Mary: Sue. What're you doing?
Sue: Nothing.
Mary: What do you mean?
Nothing.
Sue: You're not here to boss
me around.
Mary: I never. Boss. I
politely ask you.
Sue: I'm not listening.
Da-dee-da. I'm going to be free.
Mary: Cut that out. You know
singing isn't allowed.
Sue: You can't stop me.
You're not here. So leave me alone.
Mary: Have you finished the
work on the list?
Sue: No. I don't intend to
do it. (Turns up the music.) I can't hear you. Leave me alone.
Mary: Back to the cellar you
go when I get home.
Sue: You can try to make me.
I'm never going back in there.
Mary: You will do as you are
told. You know what happens when you are naughty.
Sue: I'm never naughty. You
just don't want me to have any fun.
Mary: You know what happened
the last time you went searching for fun.
Sue: You never let me
forget. You witch. You did a bad thing. (Begins to sob.)
Mary: Stop that snivelling.
You know I did what was right for you.
Sue: You did what was right
for you. You dried up old prune.
Mary: Sue. I'm warning you.
Sue: You never had a man's
love. Like I had. No man wanted a sourpuss. A demanding dragon.

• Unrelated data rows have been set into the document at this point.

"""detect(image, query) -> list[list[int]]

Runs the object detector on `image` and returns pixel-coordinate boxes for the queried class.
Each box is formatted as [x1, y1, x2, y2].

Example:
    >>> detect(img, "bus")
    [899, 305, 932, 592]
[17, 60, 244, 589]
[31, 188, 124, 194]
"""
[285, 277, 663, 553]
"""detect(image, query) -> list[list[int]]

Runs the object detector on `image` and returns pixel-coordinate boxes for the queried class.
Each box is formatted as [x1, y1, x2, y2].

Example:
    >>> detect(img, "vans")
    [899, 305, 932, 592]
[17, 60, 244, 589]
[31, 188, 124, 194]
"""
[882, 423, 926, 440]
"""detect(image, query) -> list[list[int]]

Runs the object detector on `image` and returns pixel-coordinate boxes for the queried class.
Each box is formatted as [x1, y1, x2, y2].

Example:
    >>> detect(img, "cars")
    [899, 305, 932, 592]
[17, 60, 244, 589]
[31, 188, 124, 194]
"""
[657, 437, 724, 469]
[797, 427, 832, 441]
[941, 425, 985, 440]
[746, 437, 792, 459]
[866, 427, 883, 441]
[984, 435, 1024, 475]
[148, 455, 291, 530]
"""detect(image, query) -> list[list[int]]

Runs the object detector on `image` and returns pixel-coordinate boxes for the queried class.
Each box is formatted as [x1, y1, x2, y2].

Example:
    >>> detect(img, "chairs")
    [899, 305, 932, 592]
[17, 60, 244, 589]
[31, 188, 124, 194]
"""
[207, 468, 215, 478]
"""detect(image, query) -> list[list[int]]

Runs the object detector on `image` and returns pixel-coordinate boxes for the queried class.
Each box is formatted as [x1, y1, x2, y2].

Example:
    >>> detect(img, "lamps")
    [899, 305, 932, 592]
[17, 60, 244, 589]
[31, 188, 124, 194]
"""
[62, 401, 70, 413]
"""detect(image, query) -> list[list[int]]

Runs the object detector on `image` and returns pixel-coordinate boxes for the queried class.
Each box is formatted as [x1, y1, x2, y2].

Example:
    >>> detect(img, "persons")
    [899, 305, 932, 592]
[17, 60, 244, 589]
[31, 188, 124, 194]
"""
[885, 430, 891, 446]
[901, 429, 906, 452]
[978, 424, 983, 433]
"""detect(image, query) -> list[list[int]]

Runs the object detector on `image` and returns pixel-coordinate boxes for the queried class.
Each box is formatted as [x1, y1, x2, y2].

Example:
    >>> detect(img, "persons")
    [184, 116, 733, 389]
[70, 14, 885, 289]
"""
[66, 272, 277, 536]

Mary: So that's what you think
of me. You will pay for those insults when I arrive home.
Sue: (Laughed. She'd done it.
The sheet rope was long enough.)
Mary: Who is there with you?
Sue: I don't have to tell you
anything any more. I'm out of here.
Mary: (Hears the sound of
breaking glass.)
Sue. What have you
broken? Do you have on your shoes?
Sue: Bye. Mary. I'm free
of you vice grip over me. I'm going to tell. Mother.
(The voice fades
away.)
Mary: (Panics. Shouts )
Sue. What have you
done?
(She arrived home
to find Sue's broken body on the ground covered with knotted sheets.)
Mary: (Has time to remember
her sins against her sister, and her baby. She waits to die in jail.)
Do not take this as a true story.
This was a part of an exercise I had to do for my writing group.